Superintendência Regional da Polícia Federal no Piauí.
Superintendência Regional da Polícia Federal no Piauí.

Dois servidores públicos federais foram presos durante uma operação deflagrada pela Polícia Federal no Piauí. Denominada “Operação Forjas”, a ação tem o objetivo de reprimir a prática de crimes ambientais e fraudes contra os órgãos de fiscalização ambiental.

Segundo a PF, os dois servidores atuam na área de fiscalização ambiental no Instituto Brasileiro do Meio Ambiente e Recursos Hídricos (Ibama) e Secretaria Estadual do Meio Ambiente (Semar). Foram cumpridos 26 mandados de busca e apreensão, 15 destes no Piauí. Do total de 12 mandados de prisão temporária e 11 mandados de prisão preventiva, foram cumpridas no estado piauiense seis e cinco respectivamente.

Os policiais também fizeram a condução coercitiva de 13 pessoas, nove delas no Piauí. A maior parte dos mandados está sendo cumprida em Teresina, Oeiras, Floriano, Picos e São Raimundo Nonato.

Além do Piauí, outros oito estados são alvo da operação: Bahia, Pernambuco, Ceará, Maranhão, Pará, Minas Gerais, Goiás e Mato Grosso do Sul.

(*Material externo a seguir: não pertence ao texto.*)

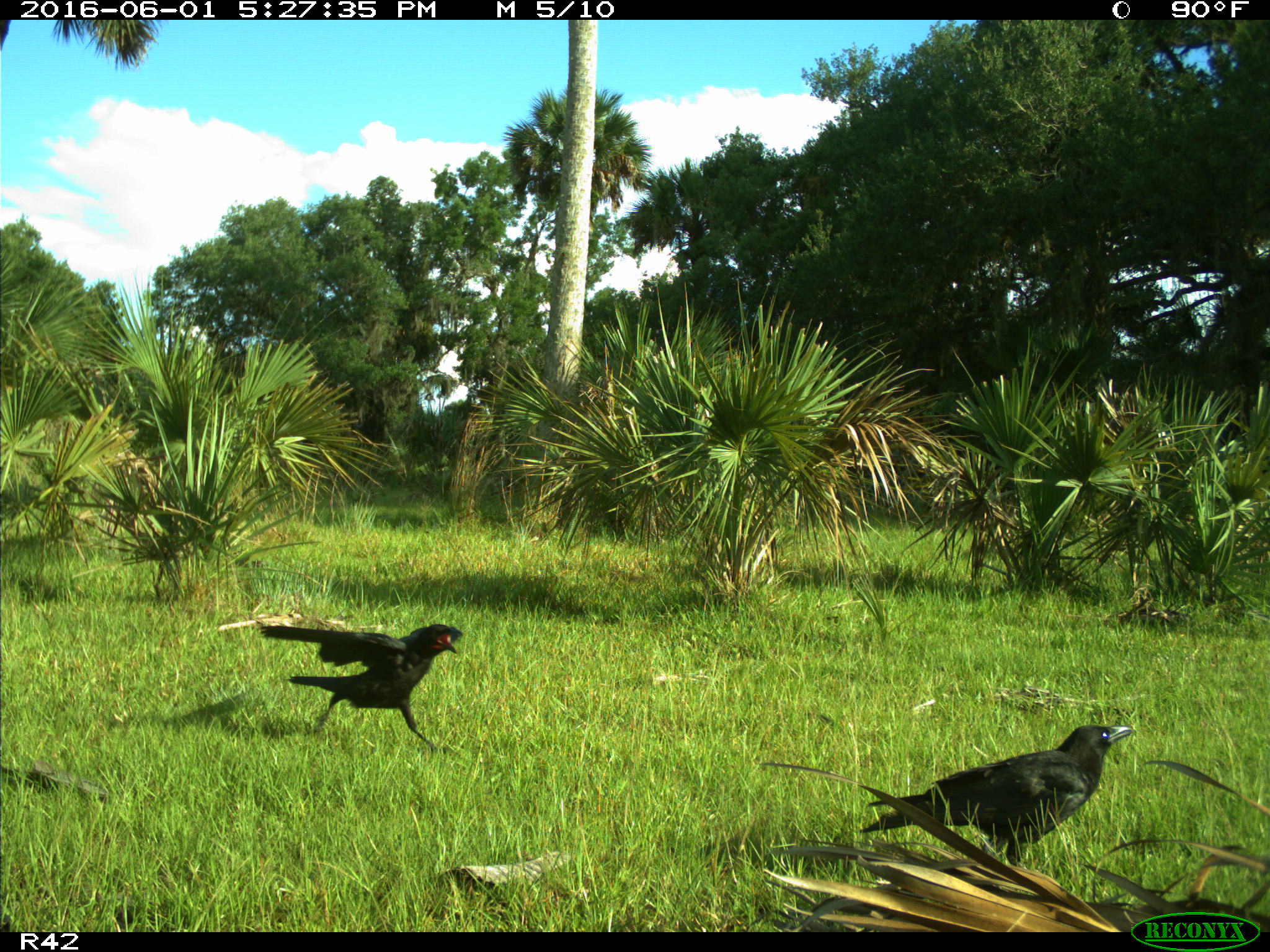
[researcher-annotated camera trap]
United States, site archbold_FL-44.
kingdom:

Segundo a PF, a Operação Forjas visa desarticular grupo criminoso que atua principalmente na simulação, falsificação e comercialização de créditos de produtos de origem florestal a partir de licenciamentos ambientais no Piauí, com o intuito de acobertar desmatamentos ilegais geralmente em outros estados.

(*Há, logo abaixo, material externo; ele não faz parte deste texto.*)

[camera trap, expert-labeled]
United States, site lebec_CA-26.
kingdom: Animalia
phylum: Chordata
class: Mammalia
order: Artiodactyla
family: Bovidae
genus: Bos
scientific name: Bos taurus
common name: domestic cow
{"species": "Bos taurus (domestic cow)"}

Léia Cecilia Muniz, delegada chefe da Delegacia de Repressão a Crimes Ambientais da PF, disse que os dois servidores atuavam fazendo uma espécie de advocacia administrativa, agilizando alguns procedimentos e orientando as pessoas beneficiadas pelo esquema sobre licenciamentos e outros serviços.

“Esses servidores recebiam dinheiro para isso. Eles orientavam os consumidores a burlar a fiscalização. Há três anos o esquema vem sendo investigado, mas ainda vamos colher mais elementos e saber ao certo o tempo de atuação da quadrilha”, explicou a delegada.

O esquema visa, sobretudo, abastecer empresas siderúrgicas com carvão vegetal produzido clandestinamente em áreas mais próximas daquele mercado consumidor, principalmente Minas Gerais, para isso utilizando-se de licenças obtidas no Piauí.

Ainda conforme a PF, mesmo com todo o aperfeiçoamento usado no esquema, a polícia descobriu a fraude analisando imagens de satélite e ainda ao encontrar inconsistência nos processos durante as perícias. “Até placa de moto e carros de passeio constavam como sendo veículos que faziam o transporte dos produtos ambientais, madeira, por exemplo”, falou Léia Cecília.

A investigação aponta danos ambientais calculados em aproximadamente R$ 53 milhões levando-se em consideração o custo estimado para recuperação das áreas degradadas, mas conforme a delegada, algumas dessas áreas não têm mais condições de serem recuperadas.

Todos os presos foram ouvidos e serão encaminhados para o sistema prisional. Eles responderão pelos seguintes crime: corrupção ativa e passiva; falsidade ideológica; advocacia administrativa; participação em organização criminosa e associação criminosa; simulação de origem de produto florestal e comercialização e transporte clandestino de produtos florestais.

O nome da Operação faz alusão ao verbo “forjar” em razão da principal prática criminosa de adulterar, manipular e simular créditos florestais.